▶ **Selected text**:
◆ ◆ ◆ ◆ ◆
Jose MM. Crit. Care Nurs. Clin. North Am. 2010; 22(4): 455-464.

Affiliation

School of Nursing, University of Texas Medical Branch, Mail Route 1029, Galveston, TX 77555, USA.

Copyright

(Copyright © 2010, Elsevier Publishing)

DOI

10.1016/j.ccell.2010.09.001

PMID

21095554

Abstract

Health care providers responding to the call of duty during catastrophic events are expected to provide culturally, ethically, and spiritually competent care to disaster victims. Health care providers have many resources available to guide decision making and the provision of care during disasters. Familiarization with these resources is essential to the provision of efficient and effective care under chaotic conditions. Health care providers function in many roles, and the integration of local efforts with teams of professionals who have specialized disaster response training from international agencies is the most appropriate approach to providing ethically sound, spiritually sensitive, and culturally appropriate care to disaster victims. Disaster response interventions should be guided by ethnocultural beliefs, and local networks should be consulted to manage ethnic sentiments. Ethical decision making should be based on sound principles, and ethical dilemmas should be identified and resolved through appropriate processes. Human beings are spiritual beings and everything possible should be done to ease spiritual suffering during a disaster.
◆ ◆ ◆ ◆ ◆
▶ **Supplied material**:
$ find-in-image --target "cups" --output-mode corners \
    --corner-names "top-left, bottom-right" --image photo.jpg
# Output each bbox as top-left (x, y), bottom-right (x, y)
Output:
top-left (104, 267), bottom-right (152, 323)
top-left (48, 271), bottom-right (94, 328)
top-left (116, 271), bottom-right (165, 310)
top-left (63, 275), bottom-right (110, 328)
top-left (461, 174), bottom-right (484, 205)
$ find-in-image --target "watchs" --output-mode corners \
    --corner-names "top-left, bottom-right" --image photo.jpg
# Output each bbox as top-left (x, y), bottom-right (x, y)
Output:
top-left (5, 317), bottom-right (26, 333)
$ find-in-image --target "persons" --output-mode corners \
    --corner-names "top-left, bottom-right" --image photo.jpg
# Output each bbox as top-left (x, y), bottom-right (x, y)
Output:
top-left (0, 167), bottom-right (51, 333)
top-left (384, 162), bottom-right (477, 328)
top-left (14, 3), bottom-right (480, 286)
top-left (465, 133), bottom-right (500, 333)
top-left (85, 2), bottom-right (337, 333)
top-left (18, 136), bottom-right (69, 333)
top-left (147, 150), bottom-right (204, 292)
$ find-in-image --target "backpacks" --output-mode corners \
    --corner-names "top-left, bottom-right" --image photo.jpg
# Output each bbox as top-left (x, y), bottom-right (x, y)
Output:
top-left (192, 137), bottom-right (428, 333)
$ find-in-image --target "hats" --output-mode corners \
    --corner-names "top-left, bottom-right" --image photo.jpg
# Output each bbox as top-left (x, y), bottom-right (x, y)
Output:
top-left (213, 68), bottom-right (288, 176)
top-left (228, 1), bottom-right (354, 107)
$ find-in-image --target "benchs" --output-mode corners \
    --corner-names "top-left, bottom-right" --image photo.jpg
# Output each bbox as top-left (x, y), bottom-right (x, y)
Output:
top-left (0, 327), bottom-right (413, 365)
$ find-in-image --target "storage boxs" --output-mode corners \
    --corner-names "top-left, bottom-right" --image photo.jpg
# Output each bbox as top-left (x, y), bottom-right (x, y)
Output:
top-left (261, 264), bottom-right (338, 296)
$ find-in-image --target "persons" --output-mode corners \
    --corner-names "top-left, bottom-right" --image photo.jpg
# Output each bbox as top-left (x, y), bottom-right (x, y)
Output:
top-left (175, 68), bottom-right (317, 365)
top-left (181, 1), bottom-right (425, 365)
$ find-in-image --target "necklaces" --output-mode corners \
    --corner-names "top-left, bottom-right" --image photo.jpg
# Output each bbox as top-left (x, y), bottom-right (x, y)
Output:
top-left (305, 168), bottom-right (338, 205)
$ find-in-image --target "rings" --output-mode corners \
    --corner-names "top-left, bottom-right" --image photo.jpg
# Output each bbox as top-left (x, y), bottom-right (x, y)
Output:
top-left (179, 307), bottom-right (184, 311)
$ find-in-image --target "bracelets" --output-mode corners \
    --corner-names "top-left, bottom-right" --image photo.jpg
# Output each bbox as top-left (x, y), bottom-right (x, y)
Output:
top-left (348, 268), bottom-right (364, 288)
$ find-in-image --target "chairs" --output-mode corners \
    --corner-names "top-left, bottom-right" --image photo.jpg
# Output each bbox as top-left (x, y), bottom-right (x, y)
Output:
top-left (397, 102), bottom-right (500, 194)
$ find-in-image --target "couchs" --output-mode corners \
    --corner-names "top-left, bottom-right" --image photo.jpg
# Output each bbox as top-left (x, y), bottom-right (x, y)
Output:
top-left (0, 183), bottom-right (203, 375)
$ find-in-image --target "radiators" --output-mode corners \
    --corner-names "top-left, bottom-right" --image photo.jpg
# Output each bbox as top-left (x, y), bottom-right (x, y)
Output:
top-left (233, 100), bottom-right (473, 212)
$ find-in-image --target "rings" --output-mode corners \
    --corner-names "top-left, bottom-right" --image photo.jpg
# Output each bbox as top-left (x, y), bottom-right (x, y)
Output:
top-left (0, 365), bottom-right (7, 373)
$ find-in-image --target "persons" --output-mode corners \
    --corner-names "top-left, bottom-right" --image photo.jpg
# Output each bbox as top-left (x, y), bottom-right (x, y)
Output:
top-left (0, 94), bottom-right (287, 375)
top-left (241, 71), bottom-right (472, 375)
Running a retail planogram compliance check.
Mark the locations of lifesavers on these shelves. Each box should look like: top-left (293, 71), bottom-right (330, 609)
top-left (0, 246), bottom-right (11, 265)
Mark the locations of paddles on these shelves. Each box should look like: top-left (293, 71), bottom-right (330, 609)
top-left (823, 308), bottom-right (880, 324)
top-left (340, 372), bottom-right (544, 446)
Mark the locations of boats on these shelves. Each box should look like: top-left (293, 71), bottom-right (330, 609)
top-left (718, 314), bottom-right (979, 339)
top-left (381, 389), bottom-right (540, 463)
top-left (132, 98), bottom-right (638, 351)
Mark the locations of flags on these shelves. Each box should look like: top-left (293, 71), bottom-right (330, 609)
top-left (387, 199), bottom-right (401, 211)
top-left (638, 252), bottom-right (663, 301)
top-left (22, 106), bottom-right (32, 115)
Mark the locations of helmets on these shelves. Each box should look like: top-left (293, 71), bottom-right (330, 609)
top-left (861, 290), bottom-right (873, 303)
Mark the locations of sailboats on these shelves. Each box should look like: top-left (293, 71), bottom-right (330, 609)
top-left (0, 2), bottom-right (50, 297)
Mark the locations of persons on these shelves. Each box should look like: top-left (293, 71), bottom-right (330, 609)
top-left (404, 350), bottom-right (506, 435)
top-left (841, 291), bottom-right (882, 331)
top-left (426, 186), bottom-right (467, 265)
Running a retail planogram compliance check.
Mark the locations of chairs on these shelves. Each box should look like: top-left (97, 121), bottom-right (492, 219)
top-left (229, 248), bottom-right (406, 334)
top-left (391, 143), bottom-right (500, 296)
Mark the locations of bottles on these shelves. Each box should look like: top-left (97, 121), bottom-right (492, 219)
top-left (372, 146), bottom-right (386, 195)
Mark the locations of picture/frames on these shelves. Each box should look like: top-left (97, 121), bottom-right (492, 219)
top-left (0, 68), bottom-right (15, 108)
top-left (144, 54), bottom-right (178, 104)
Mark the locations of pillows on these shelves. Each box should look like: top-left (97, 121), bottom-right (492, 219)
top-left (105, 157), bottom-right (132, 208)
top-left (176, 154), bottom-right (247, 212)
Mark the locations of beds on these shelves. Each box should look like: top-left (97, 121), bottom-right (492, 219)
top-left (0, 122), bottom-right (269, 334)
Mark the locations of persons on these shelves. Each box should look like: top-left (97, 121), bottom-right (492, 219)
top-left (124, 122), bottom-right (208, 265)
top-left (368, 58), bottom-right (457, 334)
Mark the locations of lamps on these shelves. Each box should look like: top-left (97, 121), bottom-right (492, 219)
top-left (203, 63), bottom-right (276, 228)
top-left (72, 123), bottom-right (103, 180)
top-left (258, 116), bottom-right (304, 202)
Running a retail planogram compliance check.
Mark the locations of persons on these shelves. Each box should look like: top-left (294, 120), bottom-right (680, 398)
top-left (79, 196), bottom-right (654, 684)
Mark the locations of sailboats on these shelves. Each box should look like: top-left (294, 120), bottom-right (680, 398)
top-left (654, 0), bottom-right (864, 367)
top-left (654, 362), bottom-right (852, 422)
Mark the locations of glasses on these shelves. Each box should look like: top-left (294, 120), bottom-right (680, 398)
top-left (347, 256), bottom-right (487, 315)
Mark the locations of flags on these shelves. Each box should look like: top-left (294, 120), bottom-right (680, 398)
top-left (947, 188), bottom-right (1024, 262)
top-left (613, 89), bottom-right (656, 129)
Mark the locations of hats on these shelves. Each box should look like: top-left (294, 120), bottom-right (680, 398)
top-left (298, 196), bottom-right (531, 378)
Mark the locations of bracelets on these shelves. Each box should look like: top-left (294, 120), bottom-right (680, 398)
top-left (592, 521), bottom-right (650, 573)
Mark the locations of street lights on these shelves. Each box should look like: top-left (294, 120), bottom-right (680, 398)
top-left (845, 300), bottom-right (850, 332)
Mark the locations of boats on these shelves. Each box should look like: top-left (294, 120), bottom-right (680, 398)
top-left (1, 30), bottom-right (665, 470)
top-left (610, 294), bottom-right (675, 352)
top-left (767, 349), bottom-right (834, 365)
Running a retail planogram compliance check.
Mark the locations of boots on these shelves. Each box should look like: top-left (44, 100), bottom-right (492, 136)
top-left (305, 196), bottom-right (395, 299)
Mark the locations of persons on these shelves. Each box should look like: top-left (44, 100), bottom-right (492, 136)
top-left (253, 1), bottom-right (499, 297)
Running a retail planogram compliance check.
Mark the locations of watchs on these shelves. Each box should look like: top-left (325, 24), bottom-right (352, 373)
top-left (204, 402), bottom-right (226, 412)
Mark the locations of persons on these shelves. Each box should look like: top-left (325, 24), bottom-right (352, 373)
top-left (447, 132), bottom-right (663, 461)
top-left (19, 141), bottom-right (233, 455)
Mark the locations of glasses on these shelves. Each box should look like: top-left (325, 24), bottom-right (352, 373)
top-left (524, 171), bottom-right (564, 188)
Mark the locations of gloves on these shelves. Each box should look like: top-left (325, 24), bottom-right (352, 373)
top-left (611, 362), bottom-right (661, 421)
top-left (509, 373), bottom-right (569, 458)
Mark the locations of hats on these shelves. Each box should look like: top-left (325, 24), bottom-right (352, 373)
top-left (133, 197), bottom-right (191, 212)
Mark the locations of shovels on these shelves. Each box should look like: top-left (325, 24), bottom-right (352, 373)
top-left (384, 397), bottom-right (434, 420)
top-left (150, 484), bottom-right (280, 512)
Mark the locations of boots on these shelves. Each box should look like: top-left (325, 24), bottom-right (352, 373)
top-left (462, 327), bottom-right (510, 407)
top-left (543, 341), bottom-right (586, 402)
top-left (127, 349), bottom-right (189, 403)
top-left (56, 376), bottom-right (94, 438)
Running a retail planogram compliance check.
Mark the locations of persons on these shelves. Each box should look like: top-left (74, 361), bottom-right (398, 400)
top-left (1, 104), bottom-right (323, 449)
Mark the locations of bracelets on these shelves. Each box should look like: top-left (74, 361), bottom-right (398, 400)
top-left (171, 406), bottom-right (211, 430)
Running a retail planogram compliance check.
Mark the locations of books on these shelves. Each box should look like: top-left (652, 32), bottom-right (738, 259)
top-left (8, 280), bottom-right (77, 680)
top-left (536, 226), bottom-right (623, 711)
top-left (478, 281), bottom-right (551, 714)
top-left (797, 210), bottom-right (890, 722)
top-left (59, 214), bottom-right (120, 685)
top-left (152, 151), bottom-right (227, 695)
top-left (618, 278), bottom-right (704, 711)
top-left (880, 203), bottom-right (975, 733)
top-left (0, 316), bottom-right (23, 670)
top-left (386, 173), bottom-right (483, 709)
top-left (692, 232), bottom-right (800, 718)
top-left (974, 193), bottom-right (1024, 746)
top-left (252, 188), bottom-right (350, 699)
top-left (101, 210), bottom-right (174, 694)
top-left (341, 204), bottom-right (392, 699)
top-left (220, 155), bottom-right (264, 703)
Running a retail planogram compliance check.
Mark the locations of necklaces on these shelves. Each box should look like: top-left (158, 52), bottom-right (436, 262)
◆ ◆ ◆ ◆ ◆
▶ **What you are asked to do**:
Please transcribe the stretch of the abstract on disaster care from "Jose MM. Crit." through "2010, Elsevier Publishing)", word for word.

▶ **Solution to the exercise**:
Jose MM. Crit. Care Nurs. Clin. North Am. 2010; 22(4): 455-464.

Affiliation

School of Nursing, University of Texas Medical Branch, Mail Route 1029, Galveston, TX 77555, USA.

Copyright

(Copyright © 2010, Elsevier Publishing)